Giardia is a micro-organism that causes a disease called giardiasis in humans. Giardiasis is one of several diseases that might be lumped together under the term gastroenteritis.
Giardia causes a form of gastroenteritis. Chronic cases are much more common and are characterized by brief periods of diarrhea with occasional constipation between attacks. It is normally accompanied by wind of an unpleasant odor, and many include gastric cramps, nausea, weight loss and fatigue.
There is also a general feeling of not being well. In more acute cases the symptoms may include nausea, vomiting, chills, headache, belching and general weakness. In acute cases it can be quite debilitating and require medical attention.
The disease is caused by a protozoan organism, Giardia intestinalis (also known as Giardia lamblia, or Giardia duodenalis). It would take about 1000 of the oval-shaped organisms to cover a distance of a centimeter if they were laid end to end.
Giardia has two stages to its life cycle. Outside the body it is spread in the form of a cyst that has a tough wall to protect it. Once swallowed it passes safely through the acid stomach, and after it enters the alkaline intestine, it changes into its trophozoite phase.
This form can move around in the small intestine by the beating of hair like projections from the cell. It can also attach to the gut wall, and appears to feed on the gut wall rather than from the food passing by in the intestine.
It causes irritation to the small intestine which causes the symptoms. When the infection is severe this irritation creates problems with the absorption of food across the small intestine wall. In young children this interference can lead to weight loss and general illness.

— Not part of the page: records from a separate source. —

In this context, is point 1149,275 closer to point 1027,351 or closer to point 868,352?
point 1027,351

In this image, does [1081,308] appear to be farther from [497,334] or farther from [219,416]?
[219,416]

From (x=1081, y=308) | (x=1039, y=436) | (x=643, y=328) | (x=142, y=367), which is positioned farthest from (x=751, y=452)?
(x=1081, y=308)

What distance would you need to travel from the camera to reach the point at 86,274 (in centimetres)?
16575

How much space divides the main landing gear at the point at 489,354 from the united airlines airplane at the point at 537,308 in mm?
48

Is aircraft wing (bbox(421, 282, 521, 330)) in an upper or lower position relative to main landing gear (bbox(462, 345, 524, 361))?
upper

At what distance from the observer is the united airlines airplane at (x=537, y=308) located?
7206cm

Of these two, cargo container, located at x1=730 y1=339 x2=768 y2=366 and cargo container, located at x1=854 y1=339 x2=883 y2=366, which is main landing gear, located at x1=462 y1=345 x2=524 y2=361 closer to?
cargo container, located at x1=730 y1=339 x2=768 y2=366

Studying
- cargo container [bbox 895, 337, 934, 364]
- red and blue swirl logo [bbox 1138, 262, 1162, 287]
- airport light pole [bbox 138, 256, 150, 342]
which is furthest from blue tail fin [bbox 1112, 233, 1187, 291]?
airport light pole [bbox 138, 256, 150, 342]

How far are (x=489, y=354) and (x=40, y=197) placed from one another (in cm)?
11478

The organism forms cysts again as it moves out of the body in the feces. Some trophozoites may escape with feces but they don’t live long, and do not reinfect people since they cannot survive in the acid stomach.
Many people carry this parasite in their gut and do not show any symptoms. Various studies have suggested that between 5 and 25 percent of the population carry Giardia, and excrete cysts, although they do not show the symptoms. It also appears the parasite can live in cats, dogs, horses, sheep and cattle, and these may well be a source of infection.
About one-third of the diagnoses are done on small children (toddlers between 1 and 7). The next biggest group are women in the 20- to 30-year age group. This strongly suggests a disease transmitted among toddlers at preschools by the fecal-oral route. Their mothers dealing with diapers also have a good chance of getting infected. The cysts are very infective.
This disease is prevalent in conditions where poor hygiene is common. Young children and people living with inadequate water supply are at risk. In a study, 46 percent of toddlers (1 to 2 years old) carried the parasite, and 21 percent of toddlers (2 to 3 years old).
The studies all point to personal hygiene as the way to stop the spread of this parasite. Washing hands after using the toilet is the key to this disease, like many other causes of diarrhea. Treatment of Giardia infection (giardiasis) is a one day course of antibiotics and the sufferer is usually better within a week or 10 days.
NOTE: It is important to discuss treatment options with a healthcare provider.